--- Given text Enclosed Below ---
Derivative Financial Instruments
 
Devon is exposed to certain risks relating to its ongoing business operations, including risks related to commodity prices, interest rates and Canadian to U.S. dollar exchange rates. As discussed more fully below, Devon uses derivative instruments primarily to manage commodity price risk and interest rate risk. Devon does not hold or issue derivative financial instruments for speculative trading purposes. Besides these derivative instruments, Devon also had an embedded option derivative related to the fair value of its debentures exchangeable into shares of Chevron common stock. Devon ceased to have this option when the exchangeable debentures matured on August 15, 2008.
 
Devon periodically enters into derivative financial instruments with respect to a portion of its oil, gas and NGL production that hedge the future prices received. These instruments are used to manage the inherent uncertainty of future revenues due to commodity price volatility. Devon’s derivative financial instruments include financial price swaps, basis swaps, costless price collars and call options. Under the terms of the price swaps, Devon receives a fixed price for its production and pays a variable market price to the contract counterparty. For the basis swaps, Devon receives a fixed differential between two regional gas index prices and pays a variable differential on the same two index prices to the contract counterparty. The price collars set a floor and ceiling price for the hedged production. If the applicable monthly price indices are outside of the ranges set by the floor and ceiling prices in the various collars, Devon will cash-settle the difference with the counterparty to the collars. Under the terms of a call option, Devon received a cash premium for selling call options. The call options then give the counterparty the right to place us into a price swap at a predetermined fixed price.
--- End of Enclosed Given text ---
## Task requirements
a: In the derivatives text, on what date did Devon's exchangeable debentures mature?
b: Print the portion of the derivatives text that begins with the words containing "Devon is exposed" and ends with "on August 15, 2008.".
--- Study material Enclosed Below ---
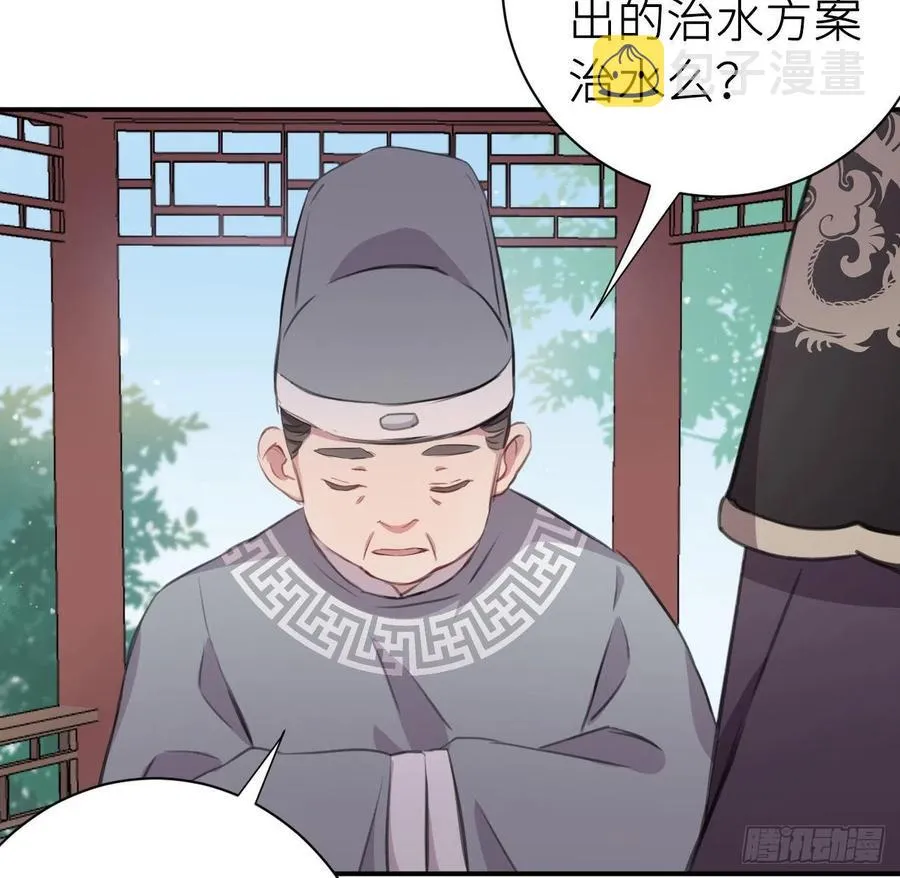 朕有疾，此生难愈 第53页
--- End of Enclosed Study material ---
--- Study material Enclosed Below ---
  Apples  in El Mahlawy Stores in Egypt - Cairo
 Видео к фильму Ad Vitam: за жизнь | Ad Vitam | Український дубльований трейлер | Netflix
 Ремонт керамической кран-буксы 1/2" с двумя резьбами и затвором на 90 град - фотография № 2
--- End of Enclosed Study material ---
--- Study material Enclosed Below ---
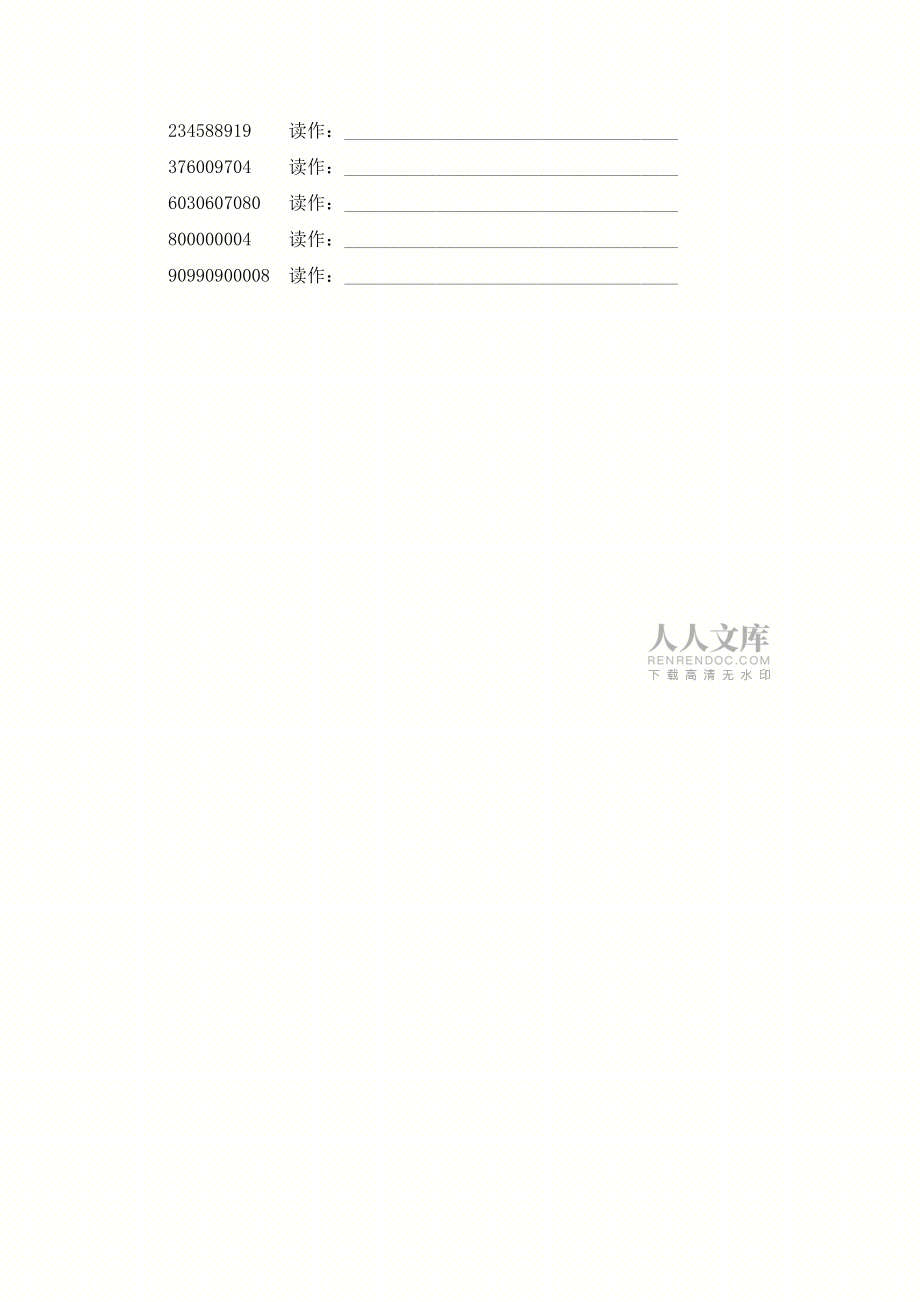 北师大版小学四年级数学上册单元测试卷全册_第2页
--- End of Enclosed Study material ---
## Responses to the exercise
a: August 15, 2008.

b:
Devon is exposed to certain risks relating to its ongoing business operations, including risks related to commodity prices, interest rates and Canadian to U.S. dollar exchange rates. As discussed more fully below, Devon uses derivative instruments primarily to manage commodity price risk and interest rate risk. Devon does not hold or issue derivative financial instruments for speculative trading purposes. Besides these derivative instruments, Devon also had an embedded option derivative related to the fair value of its debentures exchangeable into shares of Chevron common stock. Devon ceased to have this option when the exchangeable debentures matured on August 15, 2008.